Written instruction: Express every line of the entries below as a JSON list of strings, one string per line, omitting blank lines and the pictures.

Information shown:
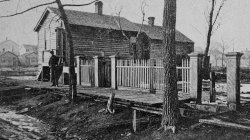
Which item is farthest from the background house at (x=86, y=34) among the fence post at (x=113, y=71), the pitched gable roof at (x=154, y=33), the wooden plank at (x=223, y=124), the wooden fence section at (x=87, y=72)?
the wooden plank at (x=223, y=124)

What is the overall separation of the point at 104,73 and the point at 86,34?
7.67m

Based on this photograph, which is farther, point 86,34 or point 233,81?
point 86,34

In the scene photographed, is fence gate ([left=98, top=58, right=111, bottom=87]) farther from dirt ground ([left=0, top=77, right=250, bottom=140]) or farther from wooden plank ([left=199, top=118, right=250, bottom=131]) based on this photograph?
wooden plank ([left=199, top=118, right=250, bottom=131])

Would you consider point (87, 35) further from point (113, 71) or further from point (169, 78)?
point (169, 78)

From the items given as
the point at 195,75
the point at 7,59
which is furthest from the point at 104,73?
the point at 7,59

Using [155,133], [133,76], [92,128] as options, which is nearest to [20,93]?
[133,76]

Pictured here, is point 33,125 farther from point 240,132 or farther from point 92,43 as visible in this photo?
point 92,43

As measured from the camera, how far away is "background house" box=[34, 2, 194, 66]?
68.0 feet

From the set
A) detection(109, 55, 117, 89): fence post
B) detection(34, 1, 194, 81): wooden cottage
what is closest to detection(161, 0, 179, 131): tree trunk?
detection(109, 55, 117, 89): fence post

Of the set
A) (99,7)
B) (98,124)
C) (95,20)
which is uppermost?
(99,7)

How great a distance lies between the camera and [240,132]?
6410mm

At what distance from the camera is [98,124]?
863cm

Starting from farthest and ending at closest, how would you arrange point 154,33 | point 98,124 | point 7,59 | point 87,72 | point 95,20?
point 7,59
point 154,33
point 95,20
point 87,72
point 98,124

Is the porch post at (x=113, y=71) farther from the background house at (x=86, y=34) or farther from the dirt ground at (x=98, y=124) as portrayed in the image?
the background house at (x=86, y=34)
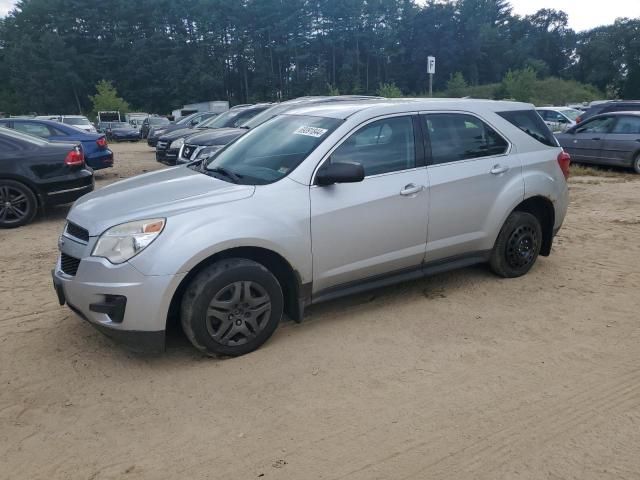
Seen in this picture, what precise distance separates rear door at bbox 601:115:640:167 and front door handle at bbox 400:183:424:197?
10.3 meters

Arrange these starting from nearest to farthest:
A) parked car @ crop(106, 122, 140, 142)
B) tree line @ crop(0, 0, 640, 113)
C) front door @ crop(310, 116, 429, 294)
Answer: front door @ crop(310, 116, 429, 294)
parked car @ crop(106, 122, 140, 142)
tree line @ crop(0, 0, 640, 113)

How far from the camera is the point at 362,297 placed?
4742 millimetres

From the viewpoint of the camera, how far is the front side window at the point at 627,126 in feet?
40.2

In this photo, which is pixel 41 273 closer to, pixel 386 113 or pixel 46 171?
pixel 46 171

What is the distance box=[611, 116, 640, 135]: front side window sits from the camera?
12.2 metres

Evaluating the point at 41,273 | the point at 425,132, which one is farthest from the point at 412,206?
the point at 41,273

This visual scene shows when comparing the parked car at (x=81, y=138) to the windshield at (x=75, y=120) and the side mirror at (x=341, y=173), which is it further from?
the windshield at (x=75, y=120)

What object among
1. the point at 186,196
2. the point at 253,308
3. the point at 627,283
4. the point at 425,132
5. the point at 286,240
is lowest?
the point at 627,283

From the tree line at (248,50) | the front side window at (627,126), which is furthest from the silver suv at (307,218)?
the tree line at (248,50)

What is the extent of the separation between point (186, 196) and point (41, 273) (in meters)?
2.80

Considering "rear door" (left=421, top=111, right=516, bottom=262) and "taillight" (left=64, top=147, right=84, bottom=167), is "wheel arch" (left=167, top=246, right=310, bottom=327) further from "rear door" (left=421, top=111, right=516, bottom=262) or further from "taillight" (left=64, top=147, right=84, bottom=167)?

Output below:
[
  "Which item is farthest from the background house at (x=86, y=34) among the fence post at (x=113, y=71), the pitched gable roof at (x=154, y=33), the wooden plank at (x=223, y=124), the wooden fence section at (x=87, y=72)?",
  "the wooden plank at (x=223, y=124)",
  "What is the overall separation of the point at 104,73 and the point at 86,34?",
  "7.67m",
  "Based on this photograph, which is farther, point 86,34 or point 233,81?",
  "point 86,34",
  "In the scene photographed, is fence gate ([left=98, top=58, right=111, bottom=87]) farther from dirt ground ([left=0, top=77, right=250, bottom=140]) or farther from wooden plank ([left=199, top=118, right=250, bottom=131]) based on this photograph?",
  "wooden plank ([left=199, top=118, right=250, bottom=131])",
  "Would you consider point (87, 35) further from point (113, 71) or further from point (169, 78)?",
  "point (169, 78)",
  "From the items given as",
  "the point at 195,75",
  "the point at 7,59",
  "which is furthest from the point at 104,73?",
  "the point at 7,59",
  "Using [155,133], [133,76], [92,128] as options, which is nearest to [20,93]?",
  "[133,76]",
  "Pictured here, is point 33,125 farther from point 240,132 or farther from point 92,43 as visible in this photo?",
  "point 92,43",
  "As measured from the camera, how far away is \"background house\" box=[34, 2, 194, 66]?",
  "68.0 feet",
  "From the set",
  "A) detection(109, 55, 117, 89): fence post",
  "B) detection(34, 1, 194, 81): wooden cottage",
  "what is closest to detection(161, 0, 179, 131): tree trunk?",
  "detection(109, 55, 117, 89): fence post",
  "Of the set",
  "A) (99,7)",
  "B) (98,124)",
  "C) (95,20)",
  "which is uppermost?",
  "(99,7)",
  "How great a distance lies between the camera and [240,132]?",
  "6410mm",
  "At what distance from the camera is [98,124]?",
  "863cm",
  "Starting from farthest and ending at closest, how would you arrange point 154,33 | point 98,124 | point 7,59 | point 87,72 | point 95,20?",
  "point 7,59",
  "point 154,33",
  "point 95,20",
  "point 87,72",
  "point 98,124",
  "Is the porch post at (x=113, y=71) farther from the background house at (x=86, y=34) or farther from the dirt ground at (x=98, y=124) as portrayed in the image?",
  "the background house at (x=86, y=34)",
  "Seen in this picture, what precise distance separates rear door at bbox 601:115:640:167 and front door handle at bbox 400:183:424:197?",
  "10.3 meters",
  "Arrange these starting from nearest to farthest:",
  "A) parked car @ crop(106, 122, 140, 142)",
  "B) tree line @ crop(0, 0, 640, 113)",
  "C) front door @ crop(310, 116, 429, 294)",
  "Answer: front door @ crop(310, 116, 429, 294)",
  "parked car @ crop(106, 122, 140, 142)",
  "tree line @ crop(0, 0, 640, 113)",
  "How far from the camera is the point at 362,297 placed?",
  "4742 millimetres",
  "From the viewpoint of the camera, how far is the front side window at the point at 627,126 in feet?",
  "40.2",
  "In this photo, which is pixel 41 273 closer to, pixel 386 113 or pixel 46 171?",
  "pixel 46 171",
  "What is the distance box=[611, 116, 640, 135]: front side window sits from the camera?",
  "12.2 metres",
  "Evaluating the point at 41,273 | the point at 425,132, which one is farthest from the point at 412,206?",
  "the point at 41,273",
  "This visual scene shows when comparing the parked car at (x=81, y=138) to the windshield at (x=75, y=120) and the side mirror at (x=341, y=173), which is it further from?",
  "the windshield at (x=75, y=120)",
  "What object among",
  "1. the point at 186,196",
  "2. the point at 253,308",
  "3. the point at 627,283",
  "4. the point at 425,132",
  "5. the point at 286,240",
  "is lowest?",
  "the point at 627,283",
  "From the tree line at (248,50) | the front side window at (627,126), which is furthest from the silver suv at (307,218)?",
  "the tree line at (248,50)",
  "What is the extent of the separation between point (186, 196) and point (41, 273) (in meters)?",
  "2.80",
  "Considering \"rear door\" (left=421, top=111, right=516, bottom=262) and \"taillight\" (left=64, top=147, right=84, bottom=167), is \"wheel arch\" (left=167, top=246, right=310, bottom=327) further from \"rear door\" (left=421, top=111, right=516, bottom=262) or further from \"taillight\" (left=64, top=147, right=84, bottom=167)?"
]